Le G7 centre de l'attention pour une plus forte unité

Les grands argentiers du Groupe des Sept pays les plus industrialisés (G7), incapables jusqu'ici de s'entendre sur une solution commune pour aider leurs banques, se retrouvent vendredi à Washington avec pour mission de présenter un front commun face à la crise financière.

Belga

Les grands argentiers du Groupe des Sept pays les plus industrialisés (G7), incapables jusqu'ici de s'entendre sur une solution commune pour aider leurs banques, se retrouvent vendredi à Washington avec pour mission de présenter un front commun face à la crise financière. Mais les premières déclarations des ministres du G7 semblaient davantage donner la priorité à la définition de principes d'action communs, alors que les Bourses mondiales connaissaient une nouvelle journée noire.

Le G7 réunit l'Allemagne, le Canada, les Etats-Unis, la France, la Grande-Bretagne, l'Italie et le Japon, soit les principales puissances économiques et financières de la planète. "Ce qui me paraît très important, c'est à la fois une démonstration d'unité et des propositions coordonnées", a souligné la ministre française de l'Economie, Christine Lagarde.

Elle a toutefois tempéré les attentes en précisant que "chacun de nos marchés est différent en termes de taille, de réglementation, en termes d'acteurs, donc il ne faut pas imaginer qu'on aura une réponse harmonisée qui sera la même pour tout le monde". "On ne peut pas appliquer la même méthode à des situations de marché différentes. Ce qui me paraît très important, c'est qu'on se mette d'accord sur des principes communs", a ajouté Mme Lagarde.

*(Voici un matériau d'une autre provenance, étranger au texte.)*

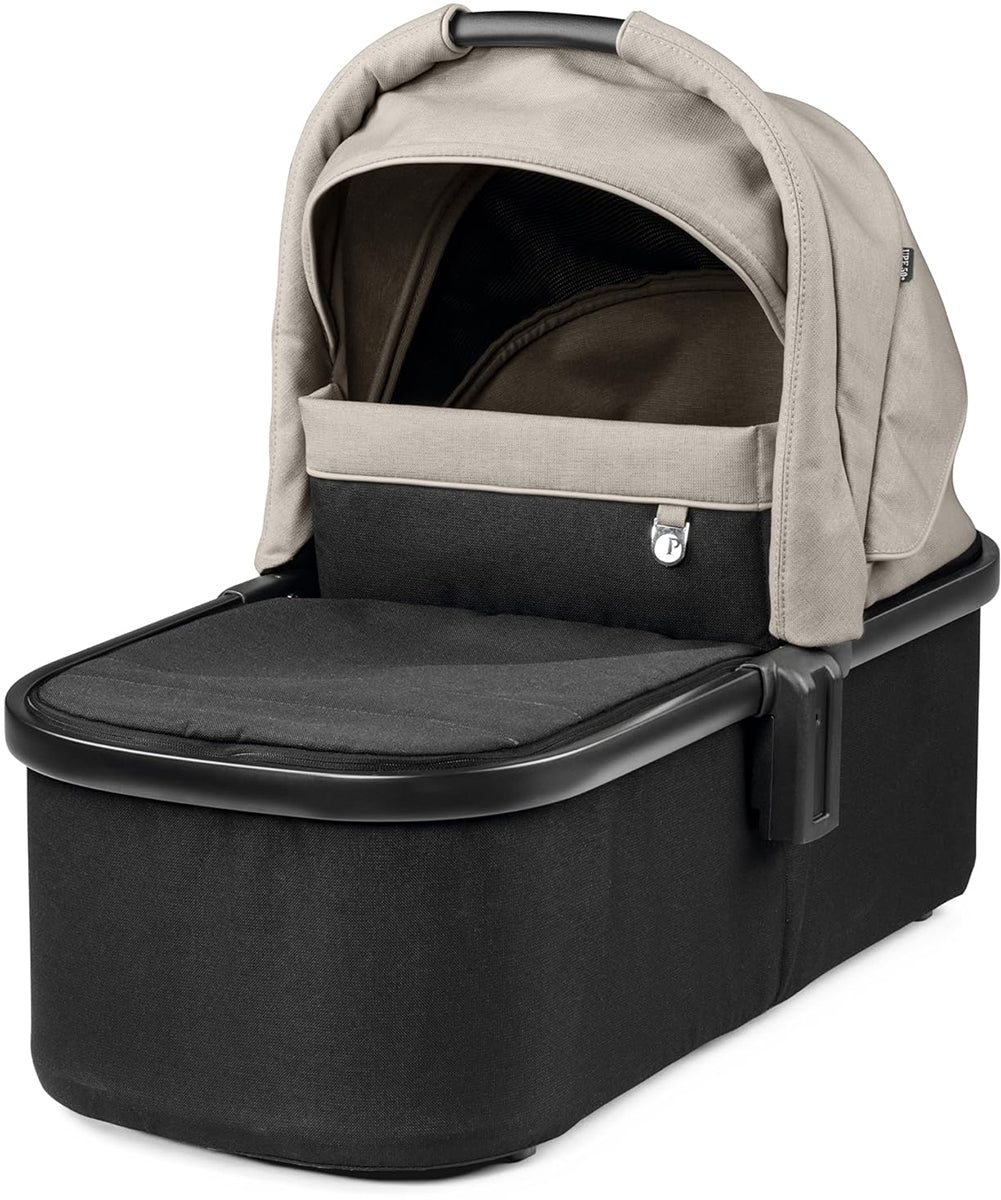 Peg Perego Bassinet With Home Stand - Vanilla Blend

Le président américain George W. Bush a pour sa part appelé à rejeter l'"incertitude et la peur". Les inquiétudes sont compréhensibles mais "l'anxiété peut alimenter l'anxiété et occulter les efforts qui sont entrepris", a-t-il averti, en assurant toutefois que "nous pouvons résoudre la crise et nous le ferons". La réunion du G7 était prévue de longue date dans le cadre des assemblées annuelles du Fonds monétaire international (FMI) et de la Banque mondiale dans la capitale américaine mais a pris une importance grandissante avec l'aggravation de la crise financière. Elle devait commencer à 18h00 GMT (14h00 locales, 20h00 heure belge) et s'achever avec la publication d'un communiqué vers 23h00 GMT (01h00 heure belge samedi).

La priorité est d'"arrêter de prendre des solutions au cas par cas", a affirmé le ministre allemand, Peer Steinbrück, pour qui "nous avons besoin de règles mondiales pour les marchés". Si les Etats-Unis ont adopté le plan Paulson qui prévoit d'accorder jusqu'à 700 milliards de dollars pour racheter les actifs dépréciés des banques et leur permettre d'assainir leur bilan, les Européens n'ont pour l'instant pris aucune disposition commune de ce genre, privilégiant les plans de soutien nationaux.

Pour le ministre britannique, Alistair Darling, la situation s'améliorera "quand les gens réaliseront que l'ensemble des crédits interbancaires, qui atteignent un montant astronomique, est soutenu par les banques centrales et les gouvernements dans le monde entier". Interrogé sur la radio américaine NPR, il a souligné que "dans un cas comme celui-ci, on peut constater que les marchés mondiaux ne peuvent résoudre le problème par eux-mêmes et que les gouvernements doivent être prêts à intervenir pour le compte de ceux qui les ont élus". L'un des objectifs de la réunion du G7 sera également d'engager la réflexion sur la refondation du système financier mondial après sa pire crise depuis celle de 1929.

"Cette crise est un échec de la supervision, un échec de la régulation, un échec de la croyance que le marché peut se régler tout seul", a ainsi déclaré jeudi le directeur général du FMI, Dominique Strauss-Kahn.

M. Steinbrück s'est prononcé en faveur de la mise en place d'une instance internationale de contrôle des marchés dotée "d'un pouvoir d'intervention". Cette tâche pourrait être dévolue, selon lui, au Fonds monétaire international, qui devra, pour ce faire, être considérablement restructuré.